All in all, if a borrower can prove that the debt is not his responsibility, then he may not be liable for the debt, however, it can also be very difficult to prove that he is not, in fact, the actual borrower. A financial institution can cite negligence on the part of the borrower. Even if he absolves himself of the debt obligations, it could take a credit bureau a longer time to remove the incorrect information on the victim (if the lender submits the borrower’s credit information). This negative information may affect the individual’s credit requests when he in person now applies for a loan. The Credit Reporting Act,2007 (Act 726) provides the legal framework to resolve some of these issues. The issue however, could take many months to resolve when the matter goes to court especially on the grounds of fraudulent conversion.

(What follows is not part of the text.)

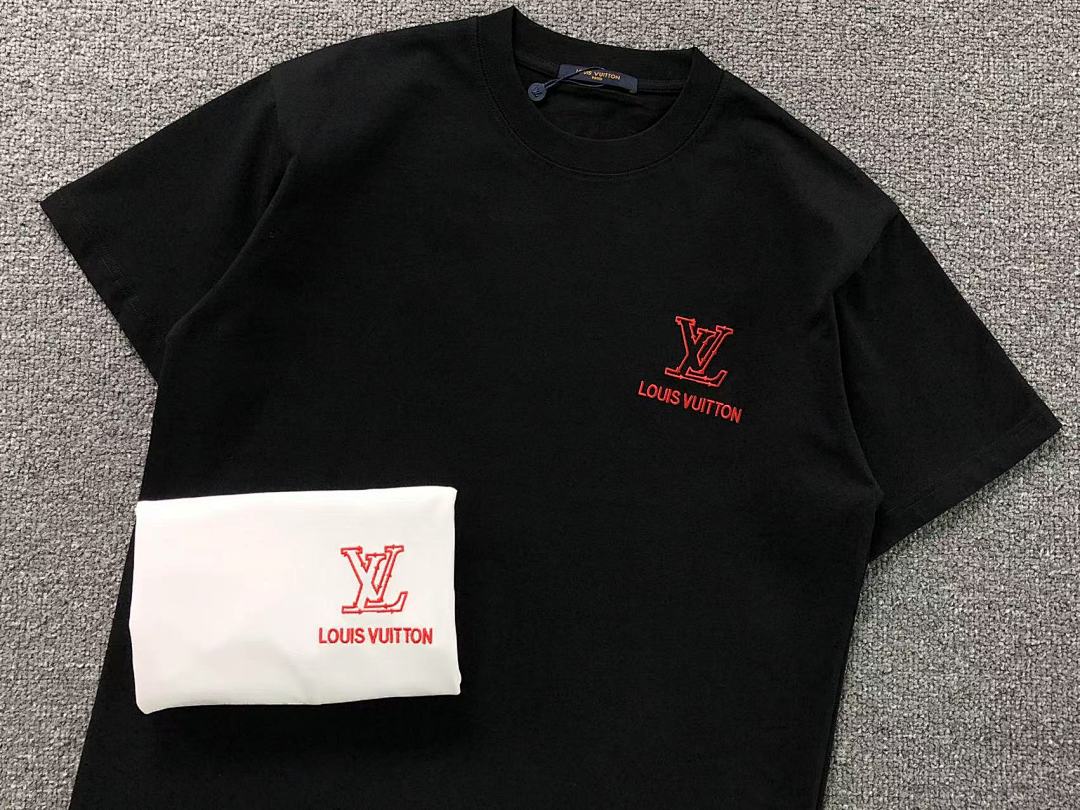 Louis Vuitton 118 L⭐ T-SHIRT 41080209133 (Im 170Cm 60Kg I Wear Size XL In The Phot) - Image 16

It has been said many times that you cannot build something on anything and expect it to stay. It would eventually collapse. It is this inference that I say loans decisions that are based on Telcos information can be entrapped in the risk of identity fraud particularly when mobile money scams are on the rise. We agree to the fact digital platforms are now the trending channels to provide innovative financial services for customer experience. However, the red flag of risks associated with personal identifying information cannot be ignored in a bid to deepening financial inclusion.

To conclude, attention must be given to the reported cases of mobile money frauds in the media. These reports give strong warning signs of identity theft in the financial services sector. There is, therefore, the need for regular collaboration among stakeholders particularly the Telcos and financial services institutions to put up robust and modern technological systems in place. By this way with regular public education, we can prevent and mitigate incidents of identity fraud which has the tendency to erode confidence in the financial services sector.